Zaten açık olan kapıdan girdiğimde tam yerinde olan bir ses beni karşılıyor. Tavandan kulağıma hoş bir melodiyle duyuluyor, ne yüksek ne alçak. Olması gerektiği gibi. Piyanoyla çalınan melodik bir klasik müzik eşliğinde yavaş adımlar atarak koridor boyunca yürüyorum.
Burada geç kalmak sıkıntı edilmezdi. Zaten okulun dışında mutsuz, soğuk bir trafik bütün ruh halimize yansımışken kimse bizi geç kaldığımız için azarlayarak moralimizi daha da yerin dibine indirmeyi amaçlamıyordu. Her olay düzenliydi, planlıydı. Sınıfa geçtiğimde bu yüzden öğretmenim sadece samimi bir gülümsemeyle bana baktı.
Rahatlık, temel kavram bu idi. Öğrencilerin rahat olması, mutlu olmaları demekti. Okulun temel hedefi buydu zaten. Mutlu olmamız. Hayat, bize temelden karamsar bir başlangıç yaptırırdı: zor büyürdük, zorla okula giderdik, zorla sınav olurduk, kısacası zorla hayatı yaşardık. Ama burada öyle değildi. Zaten yaşamımız yeterince somutken, neden daha da katılaştırmaya gerek vardı? Buradaki insanlar bizim gevşememizi sağlarlardı, okulda bize iyi davranırlardı ki eve gidince bütün bu kötülükler hakkında düşünmeyelim.

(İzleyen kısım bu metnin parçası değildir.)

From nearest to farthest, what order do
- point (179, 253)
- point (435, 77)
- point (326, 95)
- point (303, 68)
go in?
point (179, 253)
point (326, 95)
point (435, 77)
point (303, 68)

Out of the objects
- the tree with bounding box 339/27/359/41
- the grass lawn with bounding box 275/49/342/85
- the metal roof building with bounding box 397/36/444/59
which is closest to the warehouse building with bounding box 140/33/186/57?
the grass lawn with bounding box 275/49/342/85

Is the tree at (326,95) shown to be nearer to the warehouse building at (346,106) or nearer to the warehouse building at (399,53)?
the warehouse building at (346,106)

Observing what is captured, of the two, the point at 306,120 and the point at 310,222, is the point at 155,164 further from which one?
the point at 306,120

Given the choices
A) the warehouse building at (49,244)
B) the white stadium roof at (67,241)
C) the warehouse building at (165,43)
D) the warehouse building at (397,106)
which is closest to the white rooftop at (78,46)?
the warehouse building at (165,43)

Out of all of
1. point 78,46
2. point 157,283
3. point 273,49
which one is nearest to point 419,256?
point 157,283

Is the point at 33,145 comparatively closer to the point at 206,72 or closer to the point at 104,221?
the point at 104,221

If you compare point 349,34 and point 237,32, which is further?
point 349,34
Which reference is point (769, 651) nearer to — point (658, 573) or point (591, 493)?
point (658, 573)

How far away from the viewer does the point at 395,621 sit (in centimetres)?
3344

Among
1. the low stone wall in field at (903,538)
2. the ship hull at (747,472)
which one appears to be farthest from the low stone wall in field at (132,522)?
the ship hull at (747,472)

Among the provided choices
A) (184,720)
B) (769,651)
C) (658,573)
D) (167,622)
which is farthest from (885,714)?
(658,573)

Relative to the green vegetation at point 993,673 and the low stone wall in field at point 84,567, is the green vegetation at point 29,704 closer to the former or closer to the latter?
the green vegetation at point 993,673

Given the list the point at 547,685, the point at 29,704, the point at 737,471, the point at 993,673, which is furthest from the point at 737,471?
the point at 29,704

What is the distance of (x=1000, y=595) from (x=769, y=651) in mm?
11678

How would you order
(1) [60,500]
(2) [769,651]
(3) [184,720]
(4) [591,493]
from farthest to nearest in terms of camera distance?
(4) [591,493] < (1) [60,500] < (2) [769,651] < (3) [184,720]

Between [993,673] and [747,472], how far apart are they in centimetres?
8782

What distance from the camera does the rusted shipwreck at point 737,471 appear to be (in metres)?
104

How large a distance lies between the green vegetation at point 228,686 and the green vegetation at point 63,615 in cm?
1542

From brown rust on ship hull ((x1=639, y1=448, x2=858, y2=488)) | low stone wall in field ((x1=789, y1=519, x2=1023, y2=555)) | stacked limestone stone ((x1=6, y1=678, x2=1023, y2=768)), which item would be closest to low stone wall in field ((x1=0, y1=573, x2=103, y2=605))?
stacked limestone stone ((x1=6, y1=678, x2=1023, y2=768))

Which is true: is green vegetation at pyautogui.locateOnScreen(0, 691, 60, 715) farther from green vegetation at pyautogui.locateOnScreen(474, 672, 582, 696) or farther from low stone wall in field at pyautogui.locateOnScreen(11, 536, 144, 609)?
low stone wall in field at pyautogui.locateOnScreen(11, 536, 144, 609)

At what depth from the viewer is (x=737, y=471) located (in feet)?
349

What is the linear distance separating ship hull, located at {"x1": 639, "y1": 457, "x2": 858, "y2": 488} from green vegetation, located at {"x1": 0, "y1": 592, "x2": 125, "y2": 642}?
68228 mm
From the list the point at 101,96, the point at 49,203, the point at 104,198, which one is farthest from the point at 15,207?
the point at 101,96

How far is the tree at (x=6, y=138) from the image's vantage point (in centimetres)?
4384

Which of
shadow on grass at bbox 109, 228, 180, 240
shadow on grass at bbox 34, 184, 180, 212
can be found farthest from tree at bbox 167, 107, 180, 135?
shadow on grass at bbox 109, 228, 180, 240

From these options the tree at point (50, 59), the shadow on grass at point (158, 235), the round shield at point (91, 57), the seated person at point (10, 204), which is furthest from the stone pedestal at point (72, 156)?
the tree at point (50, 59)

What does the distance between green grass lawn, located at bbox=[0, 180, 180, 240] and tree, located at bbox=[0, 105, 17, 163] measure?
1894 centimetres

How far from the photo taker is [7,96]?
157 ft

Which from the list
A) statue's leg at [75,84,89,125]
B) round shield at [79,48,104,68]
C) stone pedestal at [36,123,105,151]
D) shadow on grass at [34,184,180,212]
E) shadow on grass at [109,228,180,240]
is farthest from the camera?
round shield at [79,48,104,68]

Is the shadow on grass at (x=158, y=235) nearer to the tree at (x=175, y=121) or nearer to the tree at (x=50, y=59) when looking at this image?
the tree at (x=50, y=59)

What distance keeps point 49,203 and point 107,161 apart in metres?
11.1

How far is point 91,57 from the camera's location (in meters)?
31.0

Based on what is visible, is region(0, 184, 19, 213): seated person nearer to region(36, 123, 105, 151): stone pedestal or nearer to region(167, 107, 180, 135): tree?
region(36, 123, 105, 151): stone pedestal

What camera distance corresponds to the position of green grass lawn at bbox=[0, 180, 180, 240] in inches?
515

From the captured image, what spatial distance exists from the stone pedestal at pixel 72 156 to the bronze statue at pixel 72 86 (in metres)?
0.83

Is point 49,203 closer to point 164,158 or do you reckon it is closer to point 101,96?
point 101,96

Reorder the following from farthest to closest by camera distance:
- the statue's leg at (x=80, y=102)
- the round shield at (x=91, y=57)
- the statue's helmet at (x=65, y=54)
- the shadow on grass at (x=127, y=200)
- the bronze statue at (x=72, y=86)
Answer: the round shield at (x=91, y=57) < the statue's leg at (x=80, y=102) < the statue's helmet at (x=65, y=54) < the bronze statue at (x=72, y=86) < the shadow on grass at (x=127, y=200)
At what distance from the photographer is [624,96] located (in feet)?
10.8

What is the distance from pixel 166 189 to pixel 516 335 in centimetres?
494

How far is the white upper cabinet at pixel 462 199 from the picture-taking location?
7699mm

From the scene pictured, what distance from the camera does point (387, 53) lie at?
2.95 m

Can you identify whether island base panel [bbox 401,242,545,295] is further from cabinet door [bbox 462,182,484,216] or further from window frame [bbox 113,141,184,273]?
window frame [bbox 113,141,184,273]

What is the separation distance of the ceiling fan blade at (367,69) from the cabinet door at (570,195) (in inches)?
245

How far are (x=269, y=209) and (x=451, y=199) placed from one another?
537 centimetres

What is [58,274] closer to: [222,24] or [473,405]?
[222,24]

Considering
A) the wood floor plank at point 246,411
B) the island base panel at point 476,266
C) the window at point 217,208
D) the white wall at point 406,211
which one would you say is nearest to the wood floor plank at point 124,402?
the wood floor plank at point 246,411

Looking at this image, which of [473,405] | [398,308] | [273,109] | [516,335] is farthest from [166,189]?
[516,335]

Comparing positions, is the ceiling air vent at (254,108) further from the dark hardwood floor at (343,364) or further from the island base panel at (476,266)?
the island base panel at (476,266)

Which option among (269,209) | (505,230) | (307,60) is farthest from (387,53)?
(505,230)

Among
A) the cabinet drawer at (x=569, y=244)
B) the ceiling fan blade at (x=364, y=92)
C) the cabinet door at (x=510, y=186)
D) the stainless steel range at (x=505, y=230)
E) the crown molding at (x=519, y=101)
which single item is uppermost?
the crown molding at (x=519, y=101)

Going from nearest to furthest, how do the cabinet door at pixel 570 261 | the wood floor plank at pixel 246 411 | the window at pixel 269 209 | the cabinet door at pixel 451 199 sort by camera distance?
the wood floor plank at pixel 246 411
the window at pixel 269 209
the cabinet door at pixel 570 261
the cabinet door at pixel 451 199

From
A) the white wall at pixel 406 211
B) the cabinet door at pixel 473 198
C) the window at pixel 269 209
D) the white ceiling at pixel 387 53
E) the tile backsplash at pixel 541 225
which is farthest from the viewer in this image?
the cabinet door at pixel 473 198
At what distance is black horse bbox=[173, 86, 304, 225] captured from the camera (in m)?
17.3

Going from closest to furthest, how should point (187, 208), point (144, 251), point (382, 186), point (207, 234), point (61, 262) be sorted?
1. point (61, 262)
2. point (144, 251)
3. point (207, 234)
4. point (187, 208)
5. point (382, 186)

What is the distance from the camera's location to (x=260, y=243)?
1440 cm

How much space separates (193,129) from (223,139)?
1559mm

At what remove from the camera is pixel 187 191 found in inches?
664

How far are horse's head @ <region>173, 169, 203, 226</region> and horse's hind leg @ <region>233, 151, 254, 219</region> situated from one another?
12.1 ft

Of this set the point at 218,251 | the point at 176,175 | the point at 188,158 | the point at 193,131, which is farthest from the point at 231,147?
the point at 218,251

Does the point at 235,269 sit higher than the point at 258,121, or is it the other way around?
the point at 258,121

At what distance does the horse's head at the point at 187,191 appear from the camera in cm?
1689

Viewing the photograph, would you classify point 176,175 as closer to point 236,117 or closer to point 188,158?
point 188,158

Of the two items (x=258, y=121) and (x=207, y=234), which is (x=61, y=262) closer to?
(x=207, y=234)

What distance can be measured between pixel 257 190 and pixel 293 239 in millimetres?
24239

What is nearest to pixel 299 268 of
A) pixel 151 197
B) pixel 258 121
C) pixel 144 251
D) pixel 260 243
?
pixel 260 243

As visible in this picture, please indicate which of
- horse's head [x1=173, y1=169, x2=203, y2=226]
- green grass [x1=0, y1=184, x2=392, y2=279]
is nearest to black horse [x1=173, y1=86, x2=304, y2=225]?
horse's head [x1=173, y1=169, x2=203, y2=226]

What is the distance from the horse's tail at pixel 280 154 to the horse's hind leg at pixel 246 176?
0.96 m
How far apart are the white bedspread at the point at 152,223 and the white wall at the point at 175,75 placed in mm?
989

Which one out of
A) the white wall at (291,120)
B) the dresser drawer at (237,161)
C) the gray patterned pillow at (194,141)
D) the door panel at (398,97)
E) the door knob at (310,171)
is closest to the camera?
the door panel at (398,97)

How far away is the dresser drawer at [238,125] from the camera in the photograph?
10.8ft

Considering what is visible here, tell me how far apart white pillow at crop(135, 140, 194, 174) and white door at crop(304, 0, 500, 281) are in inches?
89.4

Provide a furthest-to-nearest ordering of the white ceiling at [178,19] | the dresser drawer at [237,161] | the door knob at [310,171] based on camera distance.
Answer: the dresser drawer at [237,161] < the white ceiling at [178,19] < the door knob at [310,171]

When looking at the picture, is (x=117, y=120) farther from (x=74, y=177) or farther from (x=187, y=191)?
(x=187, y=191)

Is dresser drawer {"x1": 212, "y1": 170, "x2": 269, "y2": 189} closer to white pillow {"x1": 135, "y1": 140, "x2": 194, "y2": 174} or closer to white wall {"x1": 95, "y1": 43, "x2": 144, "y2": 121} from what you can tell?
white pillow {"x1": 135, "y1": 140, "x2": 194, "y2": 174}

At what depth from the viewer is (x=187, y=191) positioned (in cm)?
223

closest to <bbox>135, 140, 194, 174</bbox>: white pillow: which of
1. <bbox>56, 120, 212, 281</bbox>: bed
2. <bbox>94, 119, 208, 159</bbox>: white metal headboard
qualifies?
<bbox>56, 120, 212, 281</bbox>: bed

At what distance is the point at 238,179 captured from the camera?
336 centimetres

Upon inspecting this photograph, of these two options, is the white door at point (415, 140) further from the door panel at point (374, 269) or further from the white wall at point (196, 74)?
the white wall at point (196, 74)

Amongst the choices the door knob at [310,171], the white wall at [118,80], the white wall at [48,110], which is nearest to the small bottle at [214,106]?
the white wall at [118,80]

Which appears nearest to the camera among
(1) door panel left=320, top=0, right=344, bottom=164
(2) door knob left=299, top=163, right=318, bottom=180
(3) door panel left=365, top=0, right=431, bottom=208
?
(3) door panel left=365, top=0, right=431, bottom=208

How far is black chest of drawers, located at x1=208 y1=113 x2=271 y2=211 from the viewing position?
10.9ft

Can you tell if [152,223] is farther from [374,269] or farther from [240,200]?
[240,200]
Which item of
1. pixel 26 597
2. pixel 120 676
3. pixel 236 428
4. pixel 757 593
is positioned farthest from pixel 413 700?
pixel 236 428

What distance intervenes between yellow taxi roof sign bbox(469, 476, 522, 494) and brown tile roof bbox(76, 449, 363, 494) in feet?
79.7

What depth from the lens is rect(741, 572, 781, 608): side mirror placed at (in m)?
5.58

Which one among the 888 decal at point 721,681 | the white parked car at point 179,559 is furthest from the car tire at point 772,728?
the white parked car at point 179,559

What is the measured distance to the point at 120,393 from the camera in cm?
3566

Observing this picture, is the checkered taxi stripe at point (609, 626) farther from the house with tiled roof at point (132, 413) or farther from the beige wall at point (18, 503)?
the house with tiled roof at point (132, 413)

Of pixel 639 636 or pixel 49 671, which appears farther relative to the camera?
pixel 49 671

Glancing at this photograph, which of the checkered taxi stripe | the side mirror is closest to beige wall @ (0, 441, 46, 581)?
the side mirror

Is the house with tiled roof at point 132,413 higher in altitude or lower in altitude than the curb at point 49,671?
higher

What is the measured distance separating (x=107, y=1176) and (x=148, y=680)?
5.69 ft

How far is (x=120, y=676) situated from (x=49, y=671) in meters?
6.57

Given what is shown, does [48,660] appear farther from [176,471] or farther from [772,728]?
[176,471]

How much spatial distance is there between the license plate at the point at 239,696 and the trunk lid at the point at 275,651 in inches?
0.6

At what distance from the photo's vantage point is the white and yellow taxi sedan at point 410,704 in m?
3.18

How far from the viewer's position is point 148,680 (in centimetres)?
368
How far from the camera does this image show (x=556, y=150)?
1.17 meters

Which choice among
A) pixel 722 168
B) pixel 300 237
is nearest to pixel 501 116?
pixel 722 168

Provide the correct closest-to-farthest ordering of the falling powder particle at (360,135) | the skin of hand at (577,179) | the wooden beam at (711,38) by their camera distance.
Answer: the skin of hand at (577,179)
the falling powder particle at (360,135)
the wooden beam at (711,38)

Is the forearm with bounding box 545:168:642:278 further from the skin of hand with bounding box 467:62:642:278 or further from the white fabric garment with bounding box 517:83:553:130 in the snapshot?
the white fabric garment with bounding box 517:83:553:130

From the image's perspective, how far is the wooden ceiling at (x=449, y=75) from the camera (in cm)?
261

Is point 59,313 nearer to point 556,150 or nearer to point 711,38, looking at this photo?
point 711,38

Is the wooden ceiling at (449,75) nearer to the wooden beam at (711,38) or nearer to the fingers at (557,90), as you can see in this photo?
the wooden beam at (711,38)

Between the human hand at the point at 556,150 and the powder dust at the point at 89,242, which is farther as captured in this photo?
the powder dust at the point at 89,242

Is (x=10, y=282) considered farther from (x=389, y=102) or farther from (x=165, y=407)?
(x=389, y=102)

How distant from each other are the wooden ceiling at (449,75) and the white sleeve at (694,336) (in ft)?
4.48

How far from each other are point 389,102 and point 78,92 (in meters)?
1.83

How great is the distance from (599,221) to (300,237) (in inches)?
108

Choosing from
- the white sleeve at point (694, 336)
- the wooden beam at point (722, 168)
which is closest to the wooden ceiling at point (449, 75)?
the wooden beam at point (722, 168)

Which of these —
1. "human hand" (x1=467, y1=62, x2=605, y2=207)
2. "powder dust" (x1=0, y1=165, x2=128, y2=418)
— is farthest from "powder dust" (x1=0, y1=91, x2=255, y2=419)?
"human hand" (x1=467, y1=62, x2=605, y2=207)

Tam da bu yüzden sınıfın her yerinde dümdüz sıralar ve rahatsız sandalyeler değil de armut koltuklar dururdu. Herkes rahatça, çok da yayılmadan, koltuklarına otururdu ve güzel bir ders geçirirlerdi. Telefonumu öğretmenin masasına teneffüste almak üzere bıraktım ve armut koltuğuma oturdum. Gerçi, teneffüste almama gerek yoktu. Burada zaten ihtiyacım olan her şey vardı.
Gerçek hayat bana asla iyi davranmamıştı. Genelde insanlara yumruk atılması gereken bir yastık parçası olarak gözükmüştüm. Beni ihtiyacı olduklarında kullanır, üstümde ağlar; sinirlendiklerinde ise sinirlerini benden çıkarır, üstüme üstüme vururlardı. Tam kalbime. Buradaki arkadaşlarım bana çok yardımcı oldular. O acımasız, gaddar ve bencil insanlardan beni soyutlayarak bana yeni bir boyut oluşturdular. Onlara sahip olduğum için çok mutluyum. Güzel bir çevrem var denilebilir, bir sürü insan tanıyorum ve hepsiyle ilişkilerim çok iyi. Tam da istediğim gibi.
Hayatı çekilebilir kılan kavramlardan biri ise yemektir. Ben, yemek için yaşayanlardandım. Yemek yemek benim için hiçbir zaman “karnımı doyurayım da bu iş bitsin” gibi bir terim olmadı. Okulum da sanki aklımı okur gibi hep lezzetli mi lezzetli yemekler çıkarmak konusunda ustadır. Her zaman ama her zaman bizi doyuran, mutlu eden yemekler yemiştik. Tıpkı hayal ettiğimiz gibi.
Gün batımı bile güzeldi buralarda. Okuldan tekrar dış dünyaya yürürken, içimden büyük bir hüzün dalgası geçiyor. Keşke sonsuza kadar burada kalabilseydim. Olsun, diyorum kendi kendime. Yarın tekrar geleceğim nasıl olsa. Tam da istediğim gibi.